Data listing:
============
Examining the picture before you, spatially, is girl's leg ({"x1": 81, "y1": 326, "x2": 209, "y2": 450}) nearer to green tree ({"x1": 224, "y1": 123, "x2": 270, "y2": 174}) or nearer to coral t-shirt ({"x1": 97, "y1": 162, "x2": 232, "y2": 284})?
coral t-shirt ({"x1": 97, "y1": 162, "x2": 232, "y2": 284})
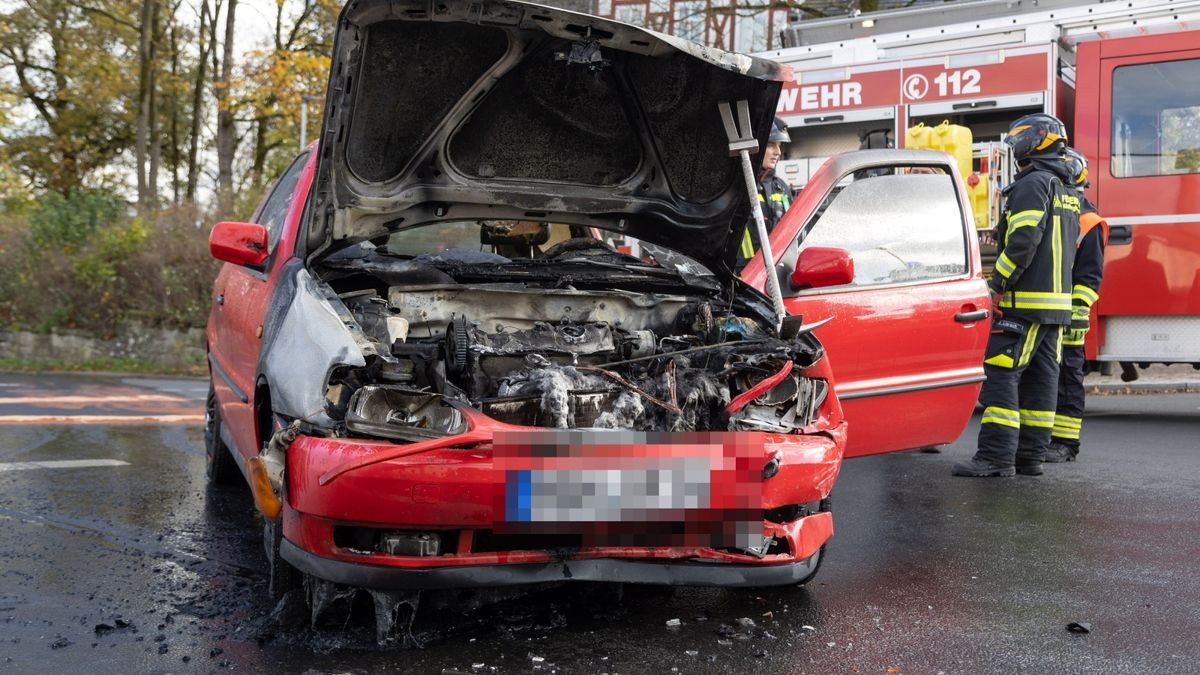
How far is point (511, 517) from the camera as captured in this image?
2.98 m

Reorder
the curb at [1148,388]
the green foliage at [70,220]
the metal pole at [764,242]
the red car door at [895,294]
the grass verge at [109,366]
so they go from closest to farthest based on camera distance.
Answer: the metal pole at [764,242] → the red car door at [895,294] → the curb at [1148,388] → the grass verge at [109,366] → the green foliage at [70,220]

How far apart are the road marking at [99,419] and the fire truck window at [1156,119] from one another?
7669 mm

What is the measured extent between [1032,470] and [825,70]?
4400 mm

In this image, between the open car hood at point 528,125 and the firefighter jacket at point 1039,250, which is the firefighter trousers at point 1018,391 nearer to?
the firefighter jacket at point 1039,250

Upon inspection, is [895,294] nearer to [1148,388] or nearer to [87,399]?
[1148,388]

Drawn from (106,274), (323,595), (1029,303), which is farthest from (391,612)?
(106,274)

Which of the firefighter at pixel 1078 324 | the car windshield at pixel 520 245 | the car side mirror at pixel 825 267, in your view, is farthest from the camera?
the firefighter at pixel 1078 324

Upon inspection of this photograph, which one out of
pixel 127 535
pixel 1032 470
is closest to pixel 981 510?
pixel 1032 470

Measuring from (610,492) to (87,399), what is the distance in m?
8.48

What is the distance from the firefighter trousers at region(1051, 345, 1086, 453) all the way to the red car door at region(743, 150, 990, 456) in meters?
2.04

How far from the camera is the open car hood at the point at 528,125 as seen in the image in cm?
370

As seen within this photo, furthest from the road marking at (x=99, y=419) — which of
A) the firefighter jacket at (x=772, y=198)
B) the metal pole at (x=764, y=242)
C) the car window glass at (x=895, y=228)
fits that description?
the metal pole at (x=764, y=242)

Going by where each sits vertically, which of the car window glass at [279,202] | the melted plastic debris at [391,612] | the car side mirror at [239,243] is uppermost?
the car window glass at [279,202]

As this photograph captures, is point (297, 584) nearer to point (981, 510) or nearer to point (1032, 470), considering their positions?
point (981, 510)
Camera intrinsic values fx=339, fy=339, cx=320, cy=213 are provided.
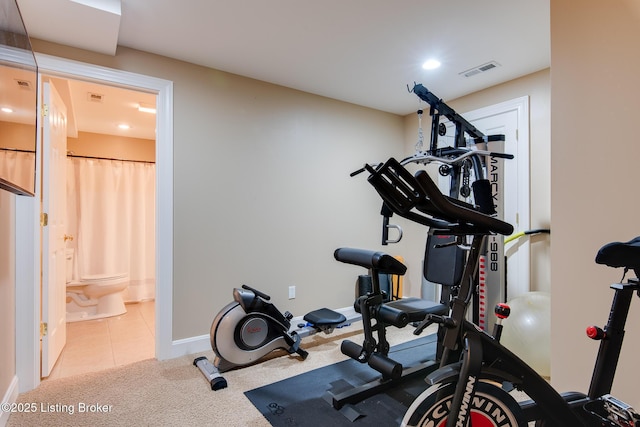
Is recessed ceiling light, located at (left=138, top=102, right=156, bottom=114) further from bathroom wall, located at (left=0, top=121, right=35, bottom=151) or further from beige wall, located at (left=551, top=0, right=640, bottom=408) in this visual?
beige wall, located at (left=551, top=0, right=640, bottom=408)

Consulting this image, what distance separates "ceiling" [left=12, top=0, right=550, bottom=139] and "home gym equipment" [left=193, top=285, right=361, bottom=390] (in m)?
1.85

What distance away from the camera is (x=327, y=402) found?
Result: 6.63 feet

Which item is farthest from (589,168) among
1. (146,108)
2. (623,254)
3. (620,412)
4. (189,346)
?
(146,108)

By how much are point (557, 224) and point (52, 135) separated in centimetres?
331

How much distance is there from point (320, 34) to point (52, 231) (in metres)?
2.39

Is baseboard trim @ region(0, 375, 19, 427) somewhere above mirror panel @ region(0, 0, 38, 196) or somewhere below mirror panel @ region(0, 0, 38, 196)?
below

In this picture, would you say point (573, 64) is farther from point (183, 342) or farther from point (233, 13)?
point (183, 342)

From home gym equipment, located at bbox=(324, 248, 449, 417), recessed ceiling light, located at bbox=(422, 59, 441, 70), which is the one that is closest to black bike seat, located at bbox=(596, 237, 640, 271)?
home gym equipment, located at bbox=(324, 248, 449, 417)

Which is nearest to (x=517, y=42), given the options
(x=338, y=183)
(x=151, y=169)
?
(x=338, y=183)

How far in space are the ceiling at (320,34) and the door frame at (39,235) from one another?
0.64ft

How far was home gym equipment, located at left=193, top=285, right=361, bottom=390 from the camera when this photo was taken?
7.86ft

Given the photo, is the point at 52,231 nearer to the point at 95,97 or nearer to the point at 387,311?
the point at 95,97

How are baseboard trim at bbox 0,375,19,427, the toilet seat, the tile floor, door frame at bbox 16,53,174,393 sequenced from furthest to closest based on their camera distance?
the toilet seat < the tile floor < door frame at bbox 16,53,174,393 < baseboard trim at bbox 0,375,19,427

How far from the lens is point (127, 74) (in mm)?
2539
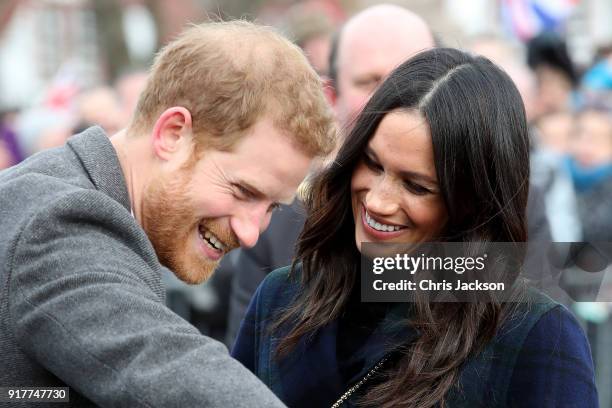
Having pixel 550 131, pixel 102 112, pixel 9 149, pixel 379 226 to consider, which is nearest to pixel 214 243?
pixel 379 226

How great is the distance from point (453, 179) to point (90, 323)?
3.60ft

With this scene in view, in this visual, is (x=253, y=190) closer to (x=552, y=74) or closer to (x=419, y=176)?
(x=419, y=176)

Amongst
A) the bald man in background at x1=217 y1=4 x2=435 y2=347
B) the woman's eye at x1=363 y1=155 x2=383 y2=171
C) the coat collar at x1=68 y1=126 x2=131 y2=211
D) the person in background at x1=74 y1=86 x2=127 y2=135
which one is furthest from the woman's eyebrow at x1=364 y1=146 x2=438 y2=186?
the person in background at x1=74 y1=86 x2=127 y2=135

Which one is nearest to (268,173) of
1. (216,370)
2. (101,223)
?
(101,223)

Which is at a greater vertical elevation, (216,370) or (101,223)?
(101,223)

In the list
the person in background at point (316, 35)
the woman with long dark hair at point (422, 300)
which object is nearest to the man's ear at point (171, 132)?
the woman with long dark hair at point (422, 300)

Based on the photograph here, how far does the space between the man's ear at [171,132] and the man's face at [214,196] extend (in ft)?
0.17

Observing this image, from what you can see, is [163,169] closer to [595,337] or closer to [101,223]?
[101,223]

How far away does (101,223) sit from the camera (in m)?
2.16

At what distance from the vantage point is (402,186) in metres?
2.73

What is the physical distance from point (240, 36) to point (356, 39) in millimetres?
1964

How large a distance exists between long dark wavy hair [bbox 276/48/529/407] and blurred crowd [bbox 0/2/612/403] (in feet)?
5.01

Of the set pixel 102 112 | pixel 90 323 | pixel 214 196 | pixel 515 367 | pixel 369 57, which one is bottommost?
pixel 102 112

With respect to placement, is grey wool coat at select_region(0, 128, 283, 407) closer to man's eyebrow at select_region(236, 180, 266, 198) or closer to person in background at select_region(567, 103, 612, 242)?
man's eyebrow at select_region(236, 180, 266, 198)
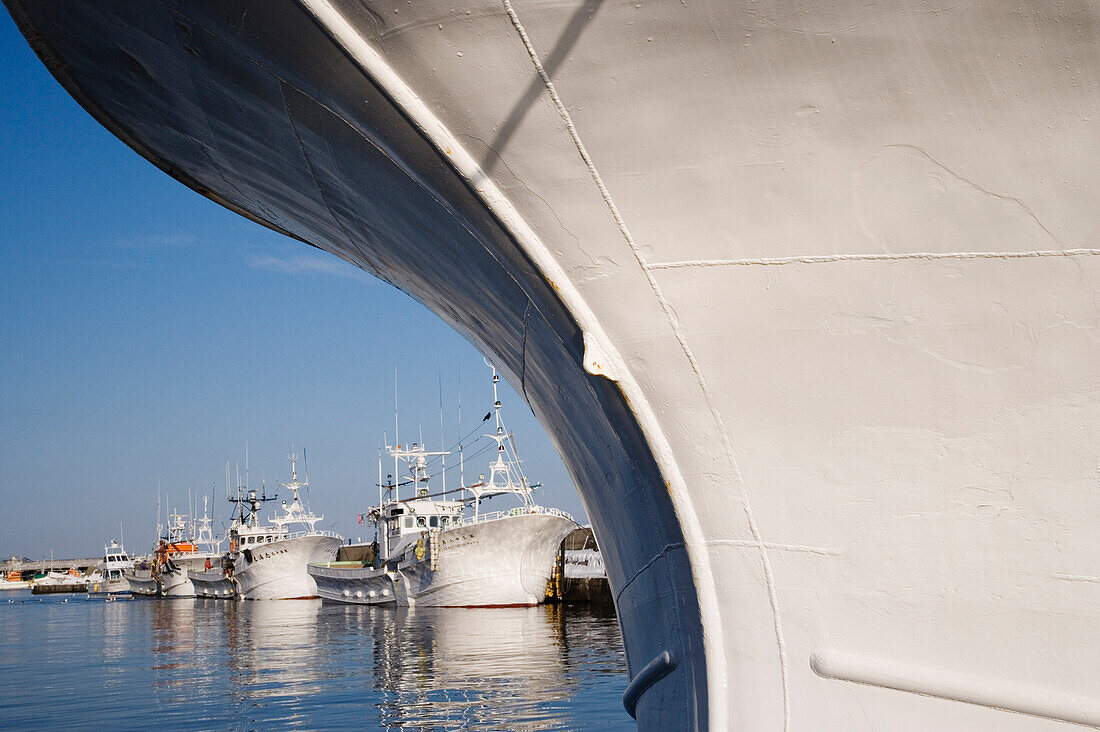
============
INSTRUCTION: How many lines of the data above contain the word "person"? Reply with the number alone.

WORKED ANSWER: 4